# Eddie Alvarez VS Josh Neer Set For Bellator Fighting Championships



## _RIVAL_ (Mar 7, 2008)

> Bellator Fighting Championships announced today that its reigning lightweight champion, Eddie Alvarez, the No. 2-ranked lightweight in the world, will square off in a non-title “Super Fight” with UFC veteran Josh “The Dentist” Neer under the Bellator banner this May.
> 
> The fight is the first Super Fight matchup to be announced by Bellator, which is now gearing up for its much-anticipated nationally-televised second season. These non-tournament, non-title catch-weight fights will pit Bellator’s Season 1 Champions — Alvarez, Joe Soto, Lyman Good and Hector Lombard — against top competition as they prepare to defend their titles from Bellator’s Season 2 tournament winners this fall.

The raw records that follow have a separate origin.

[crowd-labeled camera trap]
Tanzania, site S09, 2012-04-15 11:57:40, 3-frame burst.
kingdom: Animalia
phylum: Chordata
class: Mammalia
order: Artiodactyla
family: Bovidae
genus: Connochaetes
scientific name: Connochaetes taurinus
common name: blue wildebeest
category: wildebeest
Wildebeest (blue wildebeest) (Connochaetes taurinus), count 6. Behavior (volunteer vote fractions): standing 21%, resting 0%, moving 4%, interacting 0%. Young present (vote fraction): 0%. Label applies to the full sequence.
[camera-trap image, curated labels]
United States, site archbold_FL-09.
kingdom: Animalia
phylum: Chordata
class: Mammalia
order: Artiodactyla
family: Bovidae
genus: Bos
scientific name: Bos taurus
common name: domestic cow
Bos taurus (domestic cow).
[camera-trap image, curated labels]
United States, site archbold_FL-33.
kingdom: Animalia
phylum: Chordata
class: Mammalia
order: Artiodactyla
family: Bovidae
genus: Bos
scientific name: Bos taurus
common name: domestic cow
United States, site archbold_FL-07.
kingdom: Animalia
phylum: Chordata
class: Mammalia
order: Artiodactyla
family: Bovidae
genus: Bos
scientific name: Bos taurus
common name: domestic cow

Source.....http://www.mmaconvert.com/2010/02/1...alvarez-vs-josh-neer-non-title-match-for-may/


Looks like Josh Neer is going to face the toughest competition of his carreer here... IMO he's going to have to use his reach and try to out box Eddie here... Either way even though The Dentist is a solid MMA vet I don't see him defeating Alvarez on his best day.

Alvarez via whatever he wants by round 2.


----------